Duncan Watts, who writes for the Ideas section of the Boston Globe, connects some of the dots inside this complex world we access through networks (both digital and actual).

“In all the excitement, however,” Watts says, “we tend to overlook a fact that should be obvious—that once everything is connected, problems can spread as easily as solutions, sometimes more so. Thanks to globally connected transportation systems, epidemics of disease like SARS, avian influenza, and swine flu can spread farther and faster than ever before. Thanks to the Internet, e-mail viruses, nasty rumors, and embarrassing truths can spread to colleagues, loved ones, or even around the world before remedial action can be taken to stop them. And thanks to globally connected financial markets, a drop in real-estate prices in California can hurt the retirement benefits of civil servants in the UK.”

What we tend to miss in such observations, though Watts alludes to it, is the underlying structure of this complexity—is exactly its opposite. The logic behind the actual systems is incredibly simple and homogenous. We tend to look at the complexity of the mechanism, its output and the information it delivers and view that entire machine as complex. But in fact it’s not.

Our industrial systems—factories, Internet server farms or even software code—are far less complex than the natural systems they mimic. Compared to the human brain, computers are brute instruments. Compared to complex rainforest ecosystems, high-output palm oil plantations are dead simple. Compared to natural genetic diversity, patented genetic “discoveries” are laughing (though dangerously) elementary.

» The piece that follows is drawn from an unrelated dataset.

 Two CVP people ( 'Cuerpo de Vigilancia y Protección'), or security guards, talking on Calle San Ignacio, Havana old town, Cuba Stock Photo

The point of all this human enterprise, of course, is not complexity but activity. The idea is to create vast, simple systems that can provide as much activity as possible. You might it “Googlizing”. As in, “you can enter a plain white front page and access the entire universe of information.”

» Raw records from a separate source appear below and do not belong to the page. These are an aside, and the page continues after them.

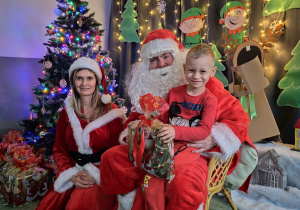 Zdjęcie chłopca pozowane z Mikołajem w świątecznej aranżacji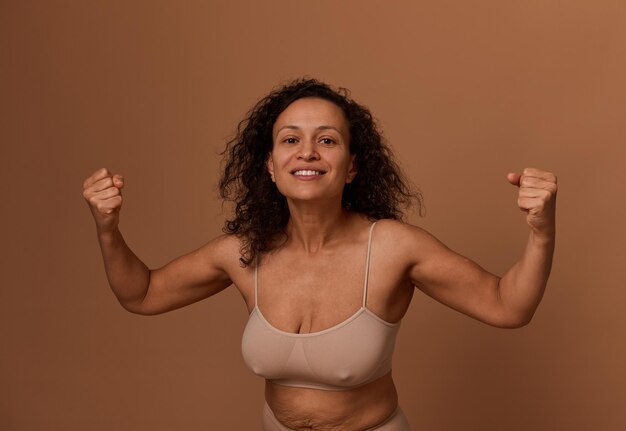 Felice sorridente donna riccia dai capelli scuri in biancheria intima beige, stringendo i pugni, sorridendo con un sorriso a trentadue denti, guardando la telecamera. Positività corporea, concetto di lotta all'oppressione dei diritti delle donne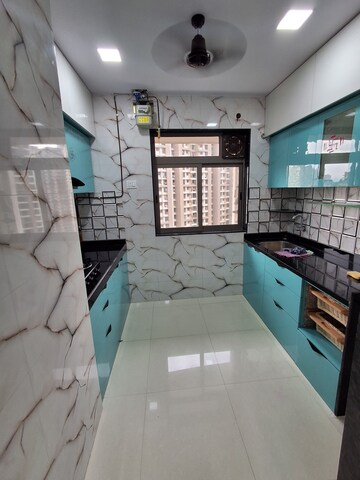 Kitchen in 2 BHK Apartment at Dosti West County, Balkum Pada – for Rent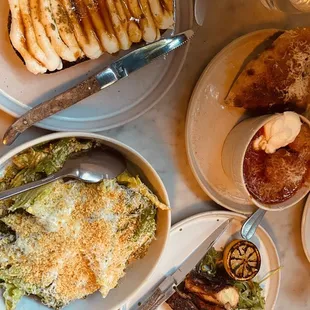 Appetizer spread!  Ricotta toast, spicy Caesar salad, meatballs, octopus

The real complexity is human. There are just a helluva lot of us on the planet, and we use an incomprehensibly huge amount of resources. Yet the idea that human complexity creates “decomplexity” is not widely understood. Human beings consume complexity and replace it with simpler byproducts.

Recent over-fishing has depleted fish stocks to near extinction. In response, human beings have adapted by eating lower on the food chain; we’re even growing a taste for less complex creatures such as jellyfish. We use up complex hydrocarbons stored underground for millions of years—at a rate of about 4 billion tons (of just oil) a year—and push out 7 billion tons of carbon dioxide a year from all sources of fossil fuel.

In the end it’s all about production. Oscar Wilde once said of the U.S., “America is the only country that went from barbarism to decadence without civilization in between.” Given our current rates of consumption I’m pretty sure that lack of civilization isn’t limited to the U.S.

It’s all a bit embarrassing. If there were actually a God or an E.T. watching.


  1. We have definitely overshot the carrying capacity of the planet. By drawing down ecological capital, instead living off the returns of that capital, short term growth can be accomplished at the cost of reducing future carrying capacity, with generally disastrous results.

  2. I'd have to agree. Checked out your blog, well written. It'll be a puzzling century, no doubt. Solutions at the planetary scale are difficult. At best all we'll get is organic change. I'll leave it to your imagination to determine what that might be... Cheers CG. -G.